More detailed information about the arguments can be found in the user guide.

Tutorials

Check the tutorials in the user guide tutorials.

Output files

Resulting images are saved in a folder called [name] as [name].svg and [name].png (name being specified with output_file argument or, by default, genovi. In case of a complete genome, individual contig image files are stored in a [name] subdirectory as [name]-contig_[i].png with i in [1, the number of circles]. In the case of draft genomes, GenoVi displays the replicons as delivered by the initial GenBank file.

Besides images, if -k or --keep_temporary_files was called, files described in user guide arguments will also be stored.
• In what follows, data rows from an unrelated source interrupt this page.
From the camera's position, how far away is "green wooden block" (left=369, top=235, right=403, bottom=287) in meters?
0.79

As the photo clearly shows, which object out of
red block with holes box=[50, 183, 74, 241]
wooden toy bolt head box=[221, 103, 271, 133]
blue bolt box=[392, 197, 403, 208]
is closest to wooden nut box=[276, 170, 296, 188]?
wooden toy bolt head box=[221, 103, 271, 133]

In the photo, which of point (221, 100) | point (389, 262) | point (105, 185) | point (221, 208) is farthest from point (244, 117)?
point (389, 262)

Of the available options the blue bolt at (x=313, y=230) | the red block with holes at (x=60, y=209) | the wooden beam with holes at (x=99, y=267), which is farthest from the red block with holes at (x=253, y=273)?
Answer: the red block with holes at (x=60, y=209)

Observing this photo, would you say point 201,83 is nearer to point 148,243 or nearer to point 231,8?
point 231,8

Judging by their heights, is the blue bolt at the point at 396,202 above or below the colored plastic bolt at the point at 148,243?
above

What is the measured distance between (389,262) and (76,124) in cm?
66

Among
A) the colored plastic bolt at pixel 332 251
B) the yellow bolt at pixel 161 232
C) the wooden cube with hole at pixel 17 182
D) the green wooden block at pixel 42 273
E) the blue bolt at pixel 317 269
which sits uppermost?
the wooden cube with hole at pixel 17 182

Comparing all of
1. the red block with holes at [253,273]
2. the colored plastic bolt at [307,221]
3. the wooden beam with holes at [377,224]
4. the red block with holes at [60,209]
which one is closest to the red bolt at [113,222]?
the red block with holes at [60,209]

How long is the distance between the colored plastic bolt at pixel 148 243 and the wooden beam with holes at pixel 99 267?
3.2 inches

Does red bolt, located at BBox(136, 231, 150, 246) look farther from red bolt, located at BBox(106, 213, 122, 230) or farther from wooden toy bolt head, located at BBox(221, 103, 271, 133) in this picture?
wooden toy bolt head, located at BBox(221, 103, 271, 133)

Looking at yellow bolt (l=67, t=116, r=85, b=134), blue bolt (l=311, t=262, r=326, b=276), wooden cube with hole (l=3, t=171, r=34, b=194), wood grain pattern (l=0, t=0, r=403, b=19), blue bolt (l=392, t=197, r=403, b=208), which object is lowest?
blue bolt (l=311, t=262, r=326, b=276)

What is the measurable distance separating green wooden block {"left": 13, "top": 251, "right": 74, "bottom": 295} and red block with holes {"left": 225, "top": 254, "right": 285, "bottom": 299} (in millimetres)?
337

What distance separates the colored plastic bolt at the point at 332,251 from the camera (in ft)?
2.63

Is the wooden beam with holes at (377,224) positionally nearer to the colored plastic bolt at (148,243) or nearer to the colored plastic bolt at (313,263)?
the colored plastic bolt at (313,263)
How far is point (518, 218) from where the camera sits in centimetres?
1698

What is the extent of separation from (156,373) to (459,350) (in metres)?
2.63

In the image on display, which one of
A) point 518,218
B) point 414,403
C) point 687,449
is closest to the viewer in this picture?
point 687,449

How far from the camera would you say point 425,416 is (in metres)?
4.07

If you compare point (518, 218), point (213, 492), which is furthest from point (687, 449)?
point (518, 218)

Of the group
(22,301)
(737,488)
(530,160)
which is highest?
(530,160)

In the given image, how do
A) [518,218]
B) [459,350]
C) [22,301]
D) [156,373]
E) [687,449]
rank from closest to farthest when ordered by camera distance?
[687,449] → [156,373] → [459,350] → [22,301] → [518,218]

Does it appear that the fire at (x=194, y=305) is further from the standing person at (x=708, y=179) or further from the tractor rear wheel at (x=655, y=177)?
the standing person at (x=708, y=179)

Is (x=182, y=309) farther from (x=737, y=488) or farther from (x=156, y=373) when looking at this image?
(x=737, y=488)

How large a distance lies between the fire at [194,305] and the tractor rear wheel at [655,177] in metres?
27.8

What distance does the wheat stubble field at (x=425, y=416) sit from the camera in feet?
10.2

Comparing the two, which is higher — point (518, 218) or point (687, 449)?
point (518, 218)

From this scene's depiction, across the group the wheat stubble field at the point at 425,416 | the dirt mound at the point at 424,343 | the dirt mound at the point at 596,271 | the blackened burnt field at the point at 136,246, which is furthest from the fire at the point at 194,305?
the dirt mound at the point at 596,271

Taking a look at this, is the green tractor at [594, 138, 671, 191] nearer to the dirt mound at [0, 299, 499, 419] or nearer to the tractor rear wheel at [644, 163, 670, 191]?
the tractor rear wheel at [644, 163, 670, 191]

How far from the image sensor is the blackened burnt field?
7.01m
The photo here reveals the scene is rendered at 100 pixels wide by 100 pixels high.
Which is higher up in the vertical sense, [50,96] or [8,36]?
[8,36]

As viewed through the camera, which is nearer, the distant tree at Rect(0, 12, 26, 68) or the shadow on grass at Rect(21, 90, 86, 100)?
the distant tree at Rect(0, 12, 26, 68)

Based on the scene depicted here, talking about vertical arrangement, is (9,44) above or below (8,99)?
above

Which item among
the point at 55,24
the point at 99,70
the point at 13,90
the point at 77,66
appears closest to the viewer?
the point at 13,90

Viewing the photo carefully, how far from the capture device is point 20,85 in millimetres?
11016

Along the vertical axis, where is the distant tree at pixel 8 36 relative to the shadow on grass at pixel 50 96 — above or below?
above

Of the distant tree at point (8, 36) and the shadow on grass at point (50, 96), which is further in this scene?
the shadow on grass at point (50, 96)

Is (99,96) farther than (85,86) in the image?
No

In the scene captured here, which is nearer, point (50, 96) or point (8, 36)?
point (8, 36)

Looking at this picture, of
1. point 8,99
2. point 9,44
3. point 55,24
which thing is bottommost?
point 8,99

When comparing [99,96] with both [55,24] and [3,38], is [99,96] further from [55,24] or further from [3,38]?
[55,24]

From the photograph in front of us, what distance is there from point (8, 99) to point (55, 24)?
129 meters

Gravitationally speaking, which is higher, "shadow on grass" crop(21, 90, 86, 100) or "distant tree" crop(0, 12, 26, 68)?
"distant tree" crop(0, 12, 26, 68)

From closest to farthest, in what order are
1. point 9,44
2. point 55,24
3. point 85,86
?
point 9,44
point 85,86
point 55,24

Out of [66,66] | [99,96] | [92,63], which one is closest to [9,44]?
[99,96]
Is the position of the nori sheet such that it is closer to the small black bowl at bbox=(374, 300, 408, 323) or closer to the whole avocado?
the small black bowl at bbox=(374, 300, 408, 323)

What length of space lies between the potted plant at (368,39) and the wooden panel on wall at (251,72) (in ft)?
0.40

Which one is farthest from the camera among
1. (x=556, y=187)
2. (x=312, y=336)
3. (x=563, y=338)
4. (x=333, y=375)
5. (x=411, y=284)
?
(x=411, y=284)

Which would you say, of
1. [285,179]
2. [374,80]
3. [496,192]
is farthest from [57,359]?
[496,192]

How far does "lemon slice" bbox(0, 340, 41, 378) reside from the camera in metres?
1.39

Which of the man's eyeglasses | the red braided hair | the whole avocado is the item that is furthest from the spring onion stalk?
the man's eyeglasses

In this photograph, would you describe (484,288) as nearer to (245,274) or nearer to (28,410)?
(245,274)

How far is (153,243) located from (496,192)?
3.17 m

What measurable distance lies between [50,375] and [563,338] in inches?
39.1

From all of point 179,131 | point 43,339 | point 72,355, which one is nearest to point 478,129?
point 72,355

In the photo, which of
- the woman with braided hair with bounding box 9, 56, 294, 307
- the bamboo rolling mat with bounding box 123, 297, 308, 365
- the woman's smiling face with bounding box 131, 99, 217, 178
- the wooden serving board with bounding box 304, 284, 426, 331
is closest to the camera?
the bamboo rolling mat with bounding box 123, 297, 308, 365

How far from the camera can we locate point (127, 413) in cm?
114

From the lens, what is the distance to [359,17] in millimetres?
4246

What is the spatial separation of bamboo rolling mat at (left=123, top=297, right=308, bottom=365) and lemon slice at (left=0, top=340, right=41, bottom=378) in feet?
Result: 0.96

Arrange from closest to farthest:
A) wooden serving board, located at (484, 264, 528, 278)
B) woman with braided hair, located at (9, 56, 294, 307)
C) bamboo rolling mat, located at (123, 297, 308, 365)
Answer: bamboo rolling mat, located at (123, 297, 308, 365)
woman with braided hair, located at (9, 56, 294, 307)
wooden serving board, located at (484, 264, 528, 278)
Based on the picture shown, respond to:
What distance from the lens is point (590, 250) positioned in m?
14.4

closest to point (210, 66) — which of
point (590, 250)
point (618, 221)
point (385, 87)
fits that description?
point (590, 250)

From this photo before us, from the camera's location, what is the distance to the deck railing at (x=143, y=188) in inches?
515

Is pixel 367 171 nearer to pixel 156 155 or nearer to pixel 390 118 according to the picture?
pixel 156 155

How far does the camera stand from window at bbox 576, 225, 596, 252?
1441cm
Four additional files are stored in [name] folder: a histogram displaying COG categories named [name]_COG_histogram.png; a file with the COG classification of each replicon named [name]_COG_Classification.csv; a csv file named [name]_Gral_Stats.csv displaying general information of each replicon, including size, GC content, number of CDS, tRNA and rRNA; and a heatmap displaying the distribution of COGs within each replicon [name]_COG_Classification.csv_percentage

Additional information

For further information, please read the user guide.

Citation

If you use GenoVi in your research, please cite our latest paper

Cumsille A, Durán RE, Rodríguez-Delherbe A, Saona-Urmeneta V, Cámara B, Seeger M, et al. GenoVi, an open-source automated circular genome visualizer for bacteria and archaea. PLoS Comput Biol. 2023;19:e1010998.

GenoVi is under a BY-NC-SA Creative Commons License, Please cite.

You may remix, tweak, and build upon this work even for commercial purposes, as long as you credit this work and license your new creations under the identical terms.